Exercise materials:
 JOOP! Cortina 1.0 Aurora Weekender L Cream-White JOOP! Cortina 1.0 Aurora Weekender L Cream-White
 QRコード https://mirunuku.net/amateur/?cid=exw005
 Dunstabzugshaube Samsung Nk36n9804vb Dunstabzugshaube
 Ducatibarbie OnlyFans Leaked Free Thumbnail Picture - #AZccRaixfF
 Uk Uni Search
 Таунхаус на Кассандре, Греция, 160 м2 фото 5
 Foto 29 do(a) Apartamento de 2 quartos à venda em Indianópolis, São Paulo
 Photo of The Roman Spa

==

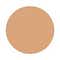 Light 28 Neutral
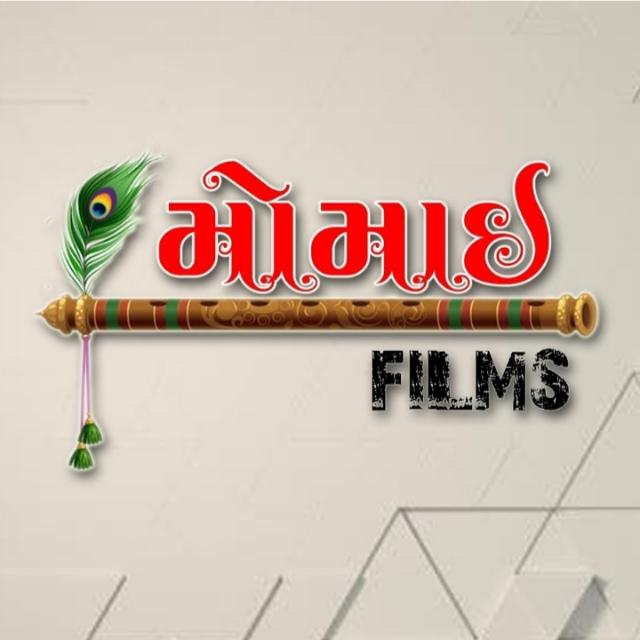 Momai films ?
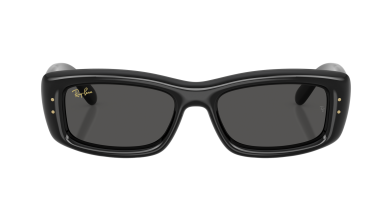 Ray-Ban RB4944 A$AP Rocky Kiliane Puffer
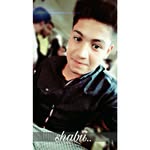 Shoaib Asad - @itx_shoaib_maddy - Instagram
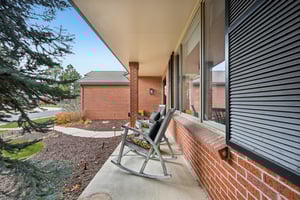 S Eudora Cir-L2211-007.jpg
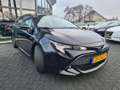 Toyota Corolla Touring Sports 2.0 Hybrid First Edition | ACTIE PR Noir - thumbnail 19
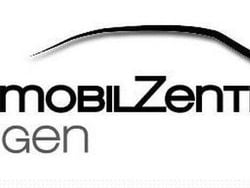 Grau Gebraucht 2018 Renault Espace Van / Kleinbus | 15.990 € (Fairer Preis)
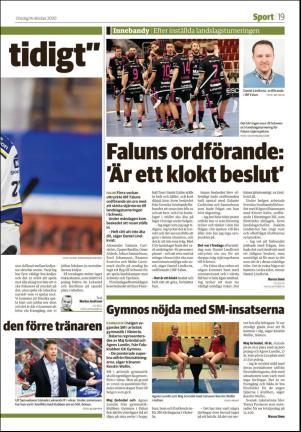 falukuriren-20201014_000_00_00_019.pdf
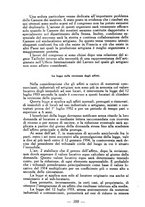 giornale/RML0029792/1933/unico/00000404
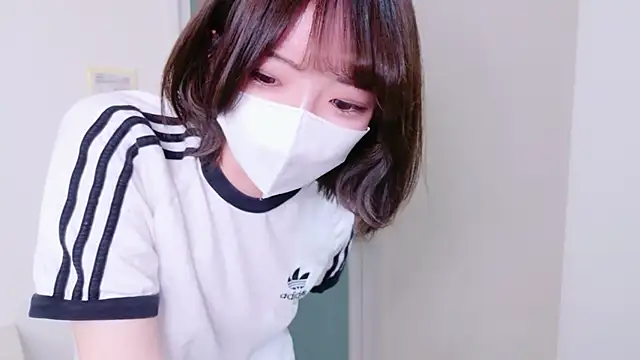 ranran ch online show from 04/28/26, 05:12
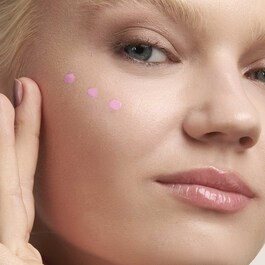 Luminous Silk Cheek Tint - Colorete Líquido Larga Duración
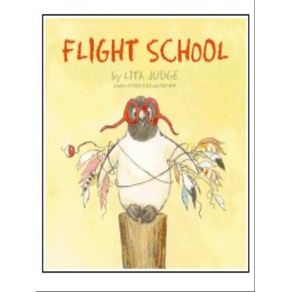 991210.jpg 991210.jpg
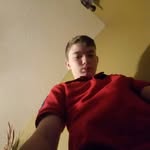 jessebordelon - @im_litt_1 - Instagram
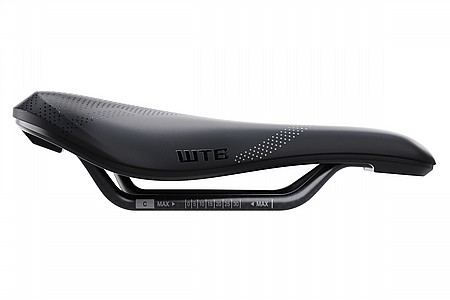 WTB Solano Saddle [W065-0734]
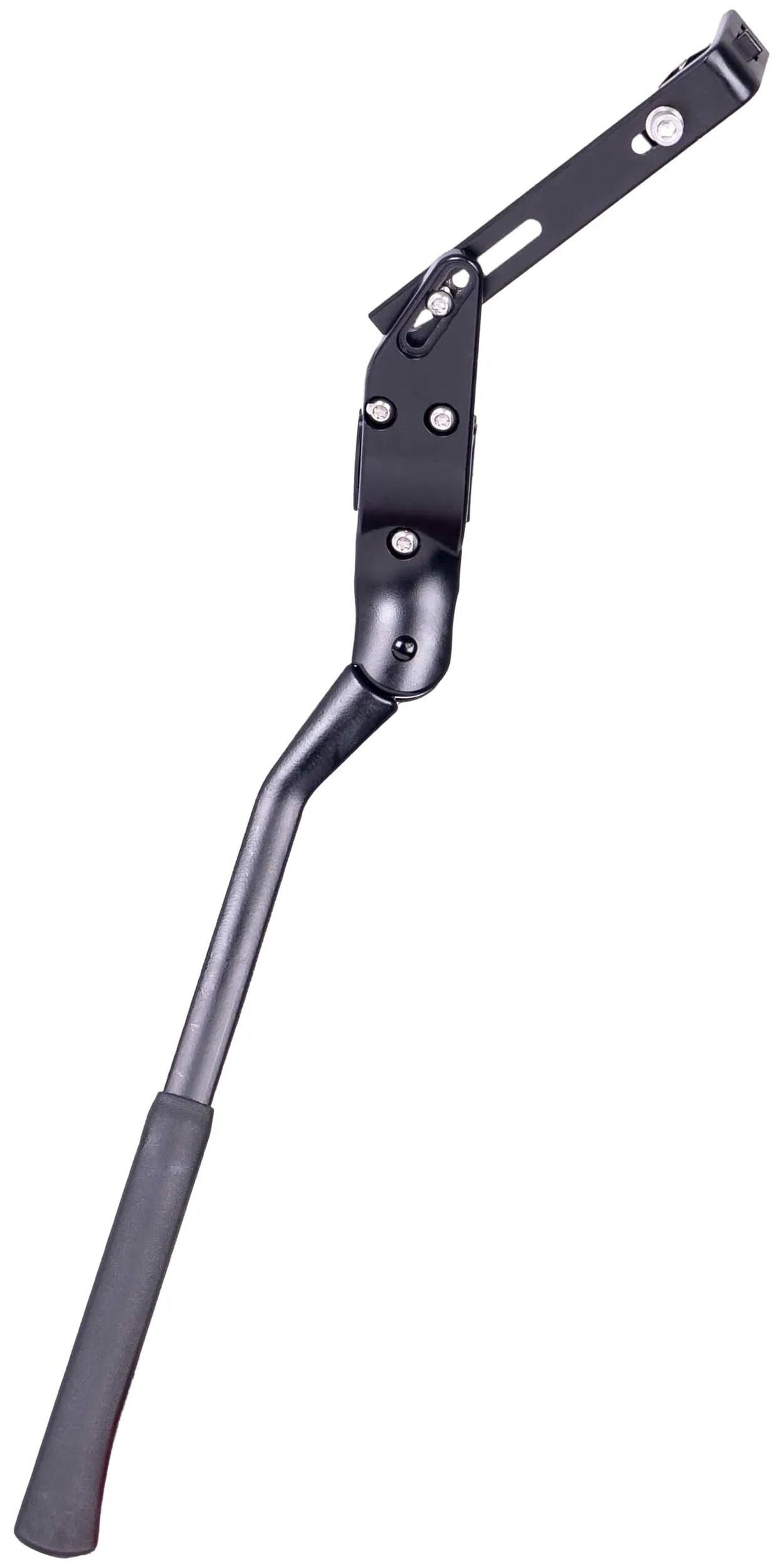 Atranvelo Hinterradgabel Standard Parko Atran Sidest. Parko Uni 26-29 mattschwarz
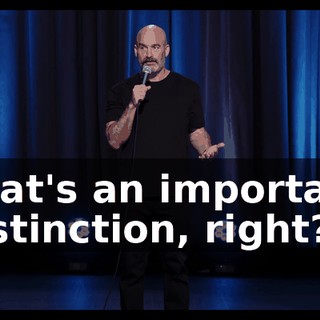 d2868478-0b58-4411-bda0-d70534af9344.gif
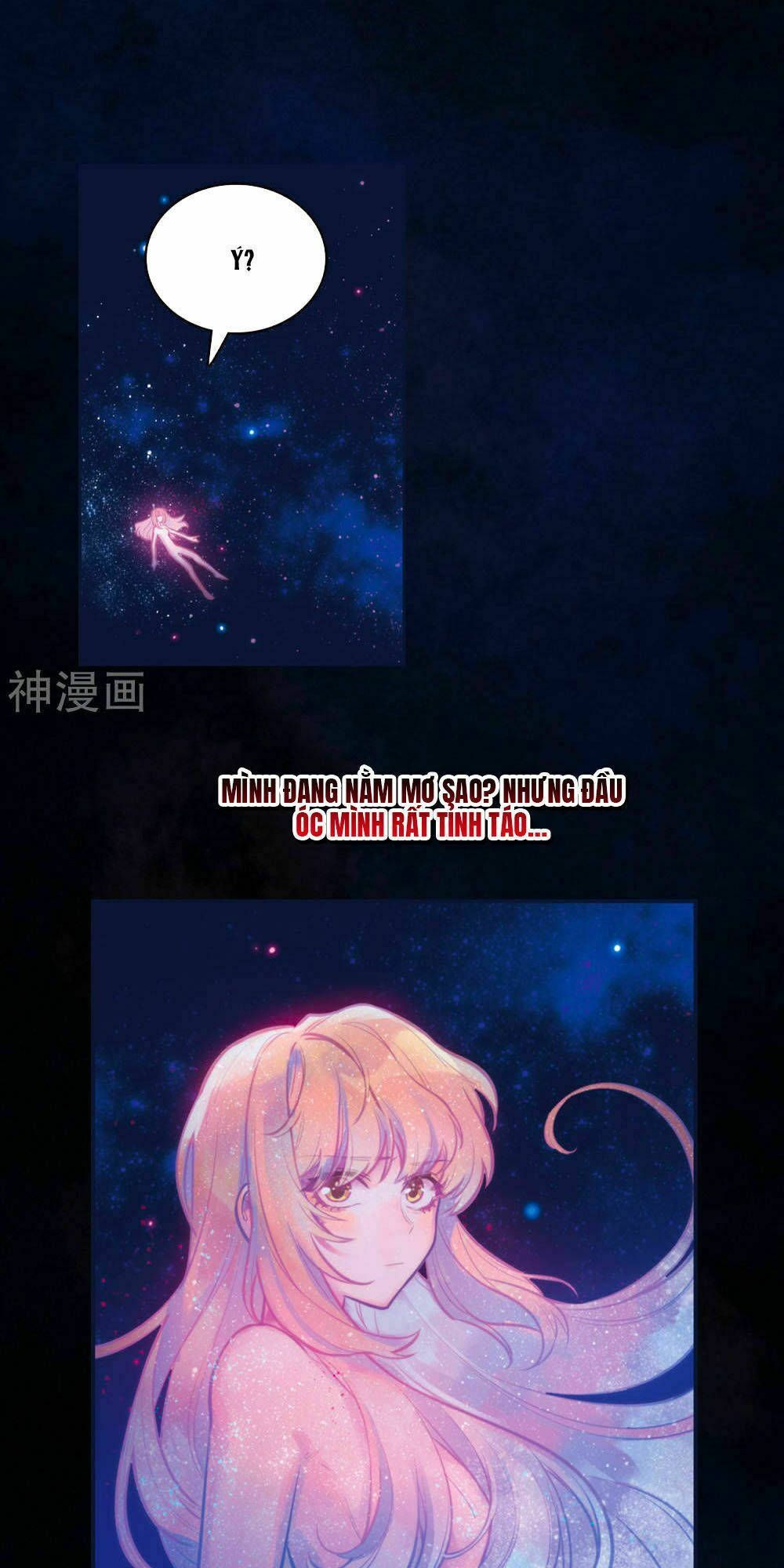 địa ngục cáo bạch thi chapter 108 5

Task details: In the listing above, find the line containing "Luminous Silk Cheek" and the line containing "địa ngục cáo bạch thi chapter 108 5", then write out both of them and every line between, exactly, with no pictures.

Output:
 Luminous Silk Cheek Tint - Colorete Líquido Larga Duración
 991210.jpg 991210.jpg
 jessebordelon - @im_litt_1 - Instagram
 WTB Solano Saddle [W065-0734]
 Atranvelo Hinterradgabel Standard Parko Atran Sidest. Parko Uni 26-29 mattschwarz
 d2868478-0b58-4411-bda0-d70534af9344.gif
 địa ngục cáo bạch thi chapter 108 5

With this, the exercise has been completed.